But there is virtually no supervision on how the money is spent – and as a result much of it is going into the pockets of the people running the schemes. How do I know the government is only interested in finding excuses to take people off the unemployment register? Alan Clark, the former Employment Minister, recently said so in his published diaries.
The great training robbery is a national scandal which betrays those in our society who desperately need help.
I have discovered one private company making vast profits from the Government’s new Training For Work scheme – financed by the Employment department from taxes.

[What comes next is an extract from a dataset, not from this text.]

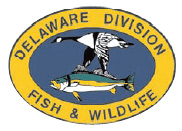 Delaware DNREC Fish & Wildlife Enforcement Blotter for Dec 21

The company has doubled in a year and now operates training centres all over the country. But its schemes are a joke, with trainees coming in for half an hour a week to sign a timesheet or being left lounging around with nothing to do. Directors of Training and Business Group PLC run a fleet of posh cars costing hundreds of thousands of pounds.
At Least one boss gets more than £400,000 a year and a fat pension.
Yet the firm’s centres – known as “Training and Business Factories” – are partly manned by people on the dole who they are supposed to be training. The trainees get an extra £10 a week on top of unemployment benefit for joining a scheme, but the company is paid £40 a head every week for training them.
A Mirror reporter went along pretending to be unemployed, and had been there five minutes when he was asked to run a computer course.
The whistle has been blown on the firm’s failings by one of its former employees – project manager Margaret Fowler.
At first she was afraid to speak out because she feared it would open a can of worms”. Fowler worked for the Widnes Cheshire, “factory” and was disgusted at the waste of public money.
“The company gets £40 a week per participant to keep kids in a room from 9-4pm each day with no hope of a job at the end of it,” she says bitterly.
She was hired to train people in theatre skills at a meagre £9,000 a year and put on productions of Pink Floyd’s pop musical The Wall and a play about Frankenstein. But she says: “We were provided with no lights and there were no musical instruments.”
A Mirror reporter visited the Widnes premises situated in a rundown Pentecostal church. There was no evidence of people being trained. Only a dozen youngsters were there, though it has 200 on its books.